New Delhi, Oct 1 (IANS) Shailesh Gandhi, newly appointed information commissioner in India’s Central Information Commission (CIC), has promised to clear all appeals to his office within three months, and to quit if he fails to live up to his promise.”My first and foremost objective is to bring down the pendency of the appeals and complaints at CIC (Central Information Commission that administers the Right to Information Act). Sometimes the appeals come for hearing after 3-6 months and when they come so late, the focus of the applicant gets lost,” Gandhi, who is a well know right to information (RTI) activist, told IANS in an interview.

“My main aim is to tackle that issue effectively. No appeal will stay with me for more than three months. My commitment is to ensure that an order on an appeal is passed within three months,” Gandhi added.

“This is non-negotiable and if I am not be able to do this, I promise to quit the job.”

The announcement of Gandhi’s appointment was made in the first week of September and he was sworn in as an information commissioner Sep 18. RTI activists across the country welcomed the appointment of Gandhi as an information commissioner with the CIC.

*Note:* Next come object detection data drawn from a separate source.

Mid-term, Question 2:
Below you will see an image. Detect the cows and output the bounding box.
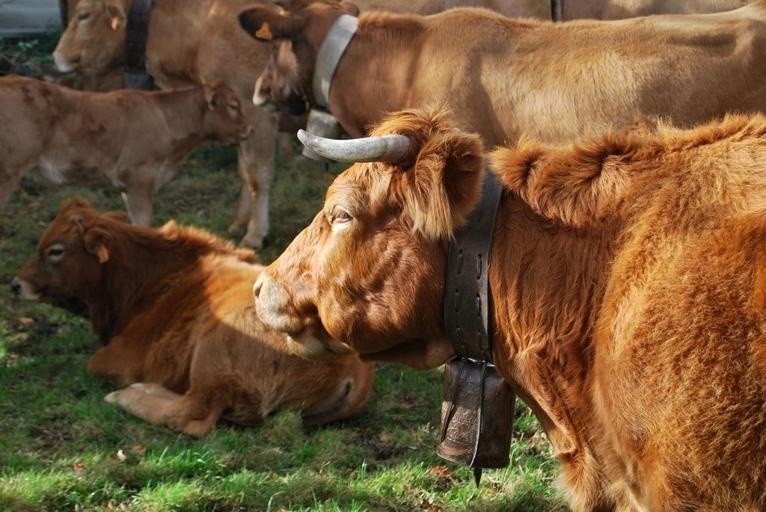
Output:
[0,2,765,512]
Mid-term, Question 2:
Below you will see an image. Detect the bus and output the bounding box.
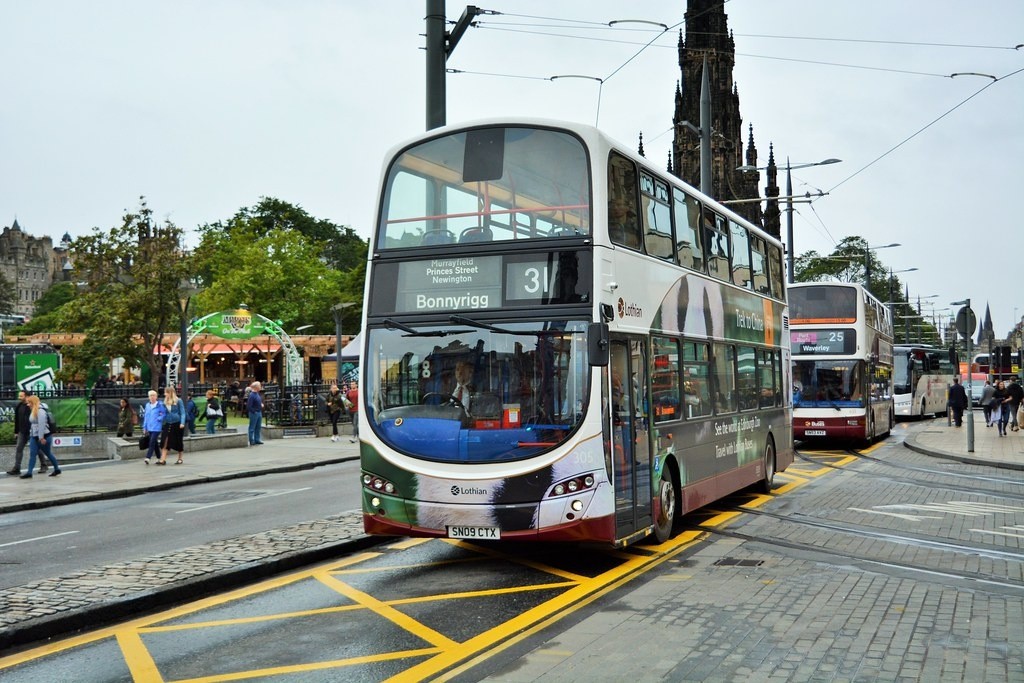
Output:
[788,278,894,448]
[355,115,794,552]
[893,343,961,420]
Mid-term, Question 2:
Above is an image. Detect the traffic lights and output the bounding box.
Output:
[928,353,941,371]
[992,346,1000,367]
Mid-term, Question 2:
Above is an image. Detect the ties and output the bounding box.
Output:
[458,387,463,401]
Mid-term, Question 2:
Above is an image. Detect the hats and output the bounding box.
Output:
[1010,376,1017,381]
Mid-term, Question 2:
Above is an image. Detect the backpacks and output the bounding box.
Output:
[191,405,199,416]
[46,412,57,434]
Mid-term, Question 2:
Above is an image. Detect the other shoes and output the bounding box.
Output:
[635,462,641,465]
[176,459,183,464]
[145,458,149,465]
[349,439,356,443]
[19,474,33,479]
[1009,424,1013,431]
[156,460,166,465]
[255,442,264,444]
[7,469,20,475]
[250,441,255,445]
[38,465,48,473]
[331,436,339,442]
[49,470,60,476]
[1013,428,1019,432]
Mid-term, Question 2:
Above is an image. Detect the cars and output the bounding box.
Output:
[959,351,1024,408]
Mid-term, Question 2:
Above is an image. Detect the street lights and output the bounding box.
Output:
[894,282,940,345]
[843,240,903,295]
[914,305,951,346]
[330,301,357,396]
[870,267,919,336]
[173,285,206,437]
[734,155,843,284]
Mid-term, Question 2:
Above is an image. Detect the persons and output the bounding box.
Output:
[746,384,781,406]
[7,390,61,479]
[978,376,1024,436]
[948,377,968,428]
[440,357,481,418]
[906,354,916,386]
[225,381,264,445]
[117,385,224,465]
[324,381,358,443]
[609,198,640,247]
[608,371,648,466]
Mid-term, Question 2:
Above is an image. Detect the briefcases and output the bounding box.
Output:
[139,433,150,450]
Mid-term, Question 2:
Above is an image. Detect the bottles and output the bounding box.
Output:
[340,397,354,408]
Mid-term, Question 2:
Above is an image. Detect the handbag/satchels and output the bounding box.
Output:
[207,402,224,416]
[132,411,138,424]
[178,399,192,422]
[324,397,330,412]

According to Gandhi, he will have to set an example for others to follow.

Asked about levying penalties on government officers for violating the RTI Act, Gandhi said: “Imposing a penalty is one way of ensuring the enforcement of the act. I will not levy penalties just for the sake of it.

“Perhaps after the first six months they will be harsher. At the same time, it doesn’t mean that I will be lenient with penalties during the first few months.”

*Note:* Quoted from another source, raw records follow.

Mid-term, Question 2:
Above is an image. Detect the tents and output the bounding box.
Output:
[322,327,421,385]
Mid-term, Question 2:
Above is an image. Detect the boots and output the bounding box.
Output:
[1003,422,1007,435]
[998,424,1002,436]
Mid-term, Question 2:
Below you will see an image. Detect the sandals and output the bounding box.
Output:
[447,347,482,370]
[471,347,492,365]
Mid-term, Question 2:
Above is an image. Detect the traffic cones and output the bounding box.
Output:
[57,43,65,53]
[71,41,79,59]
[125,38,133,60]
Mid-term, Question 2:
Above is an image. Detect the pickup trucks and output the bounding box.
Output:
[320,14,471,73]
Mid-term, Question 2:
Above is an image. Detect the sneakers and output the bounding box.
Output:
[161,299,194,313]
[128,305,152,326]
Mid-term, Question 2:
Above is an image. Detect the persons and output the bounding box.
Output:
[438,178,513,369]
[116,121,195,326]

Gandhi also said he would streamline the process of passing orders.

“I will ensure that I will give the written order to both the applicant and the PIO (Public Information Officer who heads the CIC) just after the hearing. This will save both time and resources of the commission, the applicants and the government.”

Asked about complaints of deficiencies in orders, he said: “I will try and ensure that I don’t make mistake in my orders. However, in cases where a deeper understanding of the law is required, I will take time to pass the orders.”

According to Gandhi, his ultimate aim is to ensure that applicants don’t even have to come to the CIC office, barring exceptions, for a hearing.

“I want to strengthen the system so that the commission can pass an order on the basis of what the applicants file,” he added.

Gandhi’s other major role would be to make the people aware of the RTI Act.

“Creating awareness is also an important task of the commission but I will be looking at this after a period of six months, when I am properly settled in my role of an information commissioner,” he said.

“I would also like to contribute through various awareness programmes such as workshops,” Gandhi said.

A number of RTI activists had expressed surprise when Gandhi announced that he would not file RTI applications while he was an information commissioner.

Asked about this, he replied: “I sincerely feel the RTI Act is meant to empower the common citizen. Nothing will happen if I don’t file RTI applications. I just think that being information commissioner, it will not be right on my part to do so.”

“But I am always open to advising people over the issues on which they want to file RTI applications,” Gandhi added.